In the early days of a thing, abstractions are few, and you have to manage all the incidentals too.
- Want to own a computer in ~1970? You’ll probably need a whole bunch of floorspace, dedicated power feeds, a pipe system for cooling and more
- Want to write some software in ~1985? You’ll probably need to manually manage your own memory
- Want to run your own SaaS company in $year? You’ll probably need to own and manage a series of servers across multiple datacenters.
Time passes and it becomes easier and more accessible to get the end results. The secondary aspects get black-boxed and abstracted away, so you only need to care if you need to care.
- There came pocket-sized computers cheaper than textbooks
- There came languages with garbage collection, better optimising compilers etc.
- There came Infrastructure as a Service, Platforms as a Service, Functions as a Service
Some of those who predate the abstractions and improvements will decry the new ways – “They’re less powerful”, “They’re less flexible”, “The barriers to entry are lower so new users know less and cause problems”.
Some of those who came in afterwards will be dismissive and underestimate the now-hidden complexity – “Nobody needs to care about X any more”, “Y is a silver bullet for every problem”, etc.
Those unfamiliar with the underlying fundamentals will struggle at the edges of the abstraction. They’ll be at a loss when things break and the internals are exposed. They’ll make worse choices among things that seem equivalent but aren’t really underneath.
Those unfamiliar with the new abstractions will reinvent the wheel in a non-compliant fashion. They’ll achieve the same results but slower and in a more idiosyncratic style that gets harder to work on. They’ll miss out on advances going on around them.

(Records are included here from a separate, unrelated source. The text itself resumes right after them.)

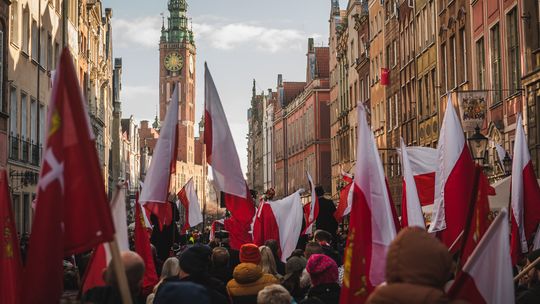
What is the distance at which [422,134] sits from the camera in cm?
4066

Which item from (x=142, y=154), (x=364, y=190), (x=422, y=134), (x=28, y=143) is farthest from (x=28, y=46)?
(x=142, y=154)

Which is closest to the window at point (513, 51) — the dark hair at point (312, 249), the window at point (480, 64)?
the window at point (480, 64)

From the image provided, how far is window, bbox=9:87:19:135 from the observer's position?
109 ft

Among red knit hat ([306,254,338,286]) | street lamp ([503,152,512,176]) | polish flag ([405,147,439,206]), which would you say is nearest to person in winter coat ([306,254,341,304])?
red knit hat ([306,254,338,286])

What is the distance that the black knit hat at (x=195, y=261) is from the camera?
8.77 meters

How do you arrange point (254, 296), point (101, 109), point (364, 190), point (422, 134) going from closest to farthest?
point (364, 190) → point (254, 296) → point (422, 134) → point (101, 109)

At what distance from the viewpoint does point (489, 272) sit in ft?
21.9

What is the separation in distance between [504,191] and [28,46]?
66.5 ft

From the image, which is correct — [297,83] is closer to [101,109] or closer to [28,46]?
[101,109]

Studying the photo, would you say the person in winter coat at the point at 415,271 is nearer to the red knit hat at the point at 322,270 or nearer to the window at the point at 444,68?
the red knit hat at the point at 322,270

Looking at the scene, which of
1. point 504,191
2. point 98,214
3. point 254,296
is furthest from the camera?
point 504,191

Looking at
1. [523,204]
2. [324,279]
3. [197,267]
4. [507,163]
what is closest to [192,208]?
[507,163]

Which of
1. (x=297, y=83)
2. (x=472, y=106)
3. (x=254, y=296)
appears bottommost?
(x=254, y=296)

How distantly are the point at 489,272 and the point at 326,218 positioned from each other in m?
12.8
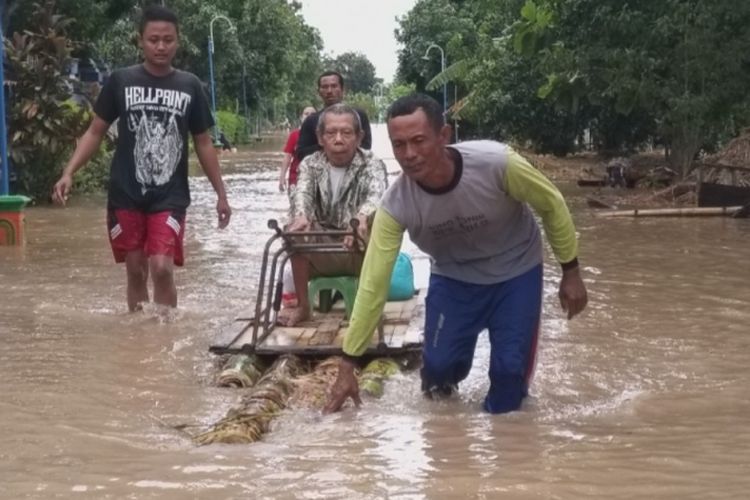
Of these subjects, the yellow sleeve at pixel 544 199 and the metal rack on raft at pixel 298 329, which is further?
the metal rack on raft at pixel 298 329

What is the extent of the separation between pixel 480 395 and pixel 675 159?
61.1 ft

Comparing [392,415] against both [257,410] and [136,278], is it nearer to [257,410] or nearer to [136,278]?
[257,410]

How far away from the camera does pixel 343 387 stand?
5.33 m

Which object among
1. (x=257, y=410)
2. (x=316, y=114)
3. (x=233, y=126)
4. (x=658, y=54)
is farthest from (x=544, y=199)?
(x=233, y=126)

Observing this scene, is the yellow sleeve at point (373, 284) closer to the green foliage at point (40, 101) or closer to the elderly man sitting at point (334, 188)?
the elderly man sitting at point (334, 188)

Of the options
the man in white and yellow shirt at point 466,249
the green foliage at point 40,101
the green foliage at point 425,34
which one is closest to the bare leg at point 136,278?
the man in white and yellow shirt at point 466,249

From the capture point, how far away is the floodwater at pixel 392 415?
178 inches

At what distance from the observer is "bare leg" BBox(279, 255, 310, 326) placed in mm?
7387

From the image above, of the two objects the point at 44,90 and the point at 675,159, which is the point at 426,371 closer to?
the point at 44,90

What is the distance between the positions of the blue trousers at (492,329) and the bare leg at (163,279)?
8.69ft

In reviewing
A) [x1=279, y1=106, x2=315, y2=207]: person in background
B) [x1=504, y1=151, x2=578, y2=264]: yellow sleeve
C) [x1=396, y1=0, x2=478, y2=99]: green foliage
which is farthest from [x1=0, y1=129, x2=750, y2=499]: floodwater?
[x1=396, y1=0, x2=478, y2=99]: green foliage

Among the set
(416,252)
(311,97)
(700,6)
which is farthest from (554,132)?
(311,97)

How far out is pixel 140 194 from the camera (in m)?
7.89

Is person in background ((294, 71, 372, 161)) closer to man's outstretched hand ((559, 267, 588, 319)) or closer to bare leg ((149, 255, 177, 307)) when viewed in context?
bare leg ((149, 255, 177, 307))
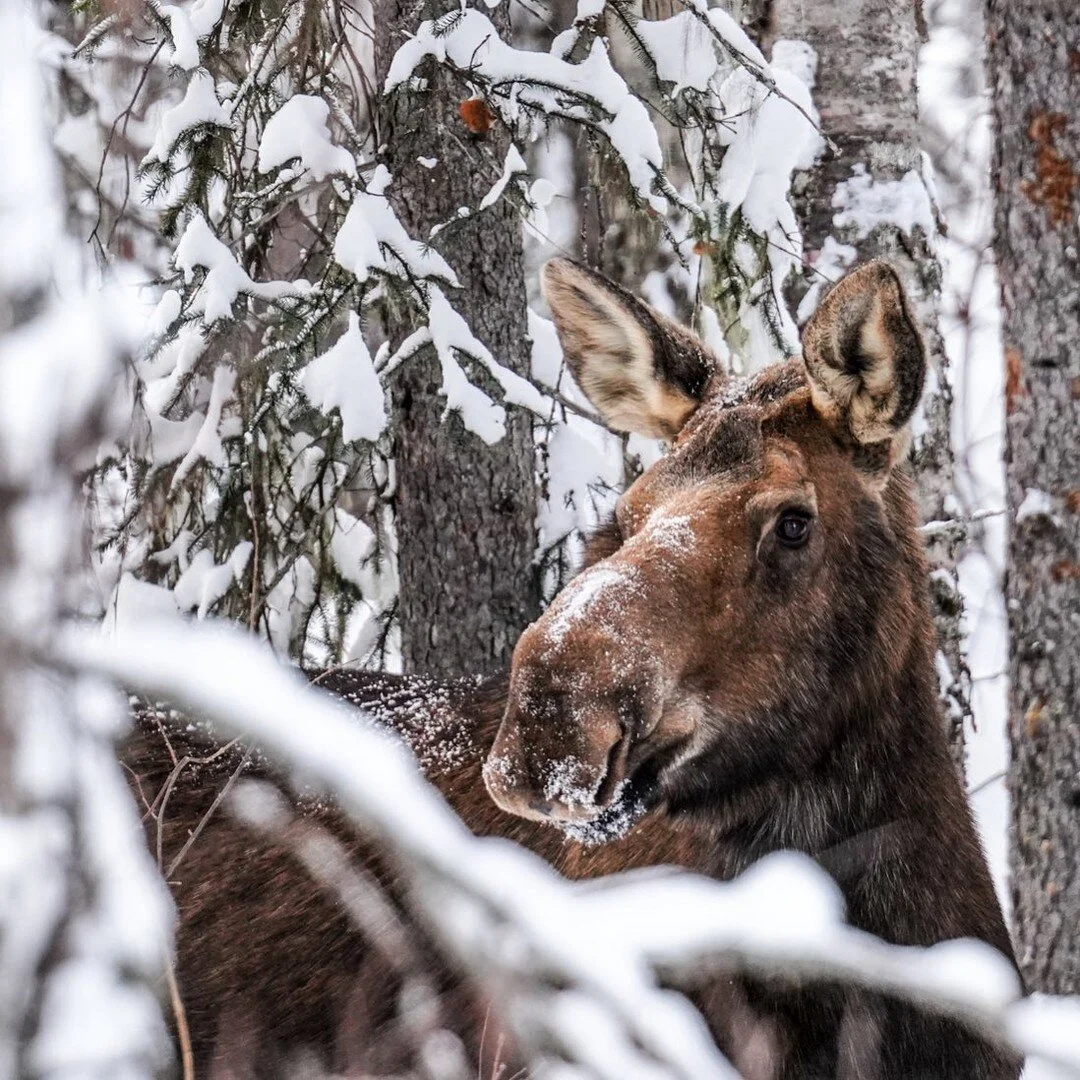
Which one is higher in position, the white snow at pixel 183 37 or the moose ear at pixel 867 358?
the white snow at pixel 183 37

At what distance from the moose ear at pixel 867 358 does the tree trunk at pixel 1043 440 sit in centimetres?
94

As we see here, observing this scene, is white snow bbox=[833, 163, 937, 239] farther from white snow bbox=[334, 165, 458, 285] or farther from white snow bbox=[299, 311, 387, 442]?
white snow bbox=[299, 311, 387, 442]

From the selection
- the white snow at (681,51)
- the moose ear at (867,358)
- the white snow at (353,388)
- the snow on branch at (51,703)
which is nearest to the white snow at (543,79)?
the white snow at (681,51)

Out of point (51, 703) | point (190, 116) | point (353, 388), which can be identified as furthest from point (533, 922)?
point (190, 116)

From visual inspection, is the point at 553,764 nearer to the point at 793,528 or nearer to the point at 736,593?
the point at 736,593

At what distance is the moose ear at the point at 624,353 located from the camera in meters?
4.20

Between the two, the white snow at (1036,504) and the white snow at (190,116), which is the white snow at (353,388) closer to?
the white snow at (190,116)

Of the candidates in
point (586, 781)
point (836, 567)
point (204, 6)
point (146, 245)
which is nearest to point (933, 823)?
point (836, 567)

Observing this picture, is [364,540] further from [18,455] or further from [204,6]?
[18,455]

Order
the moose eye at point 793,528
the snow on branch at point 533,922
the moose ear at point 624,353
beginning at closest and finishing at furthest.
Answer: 1. the snow on branch at point 533,922
2. the moose eye at point 793,528
3. the moose ear at point 624,353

This isn’t just about software and computing – look at cooking with home sous-vide kits and electric pressure cookers where you don’t need to keep eyeballing the progress, or the massive technological advances in sports equipment.
What’s best? As with everything, a balance and a mixture.
Use the new shiny abstractions, but make sure you know what’s going on underneath. Know when the fancy tool is right for the job, and when you need to just get in there with a hammer. Understand that at scale or under constraints that the low-level details matter more, and recognise when they come into play and when you’re just pre-optimising.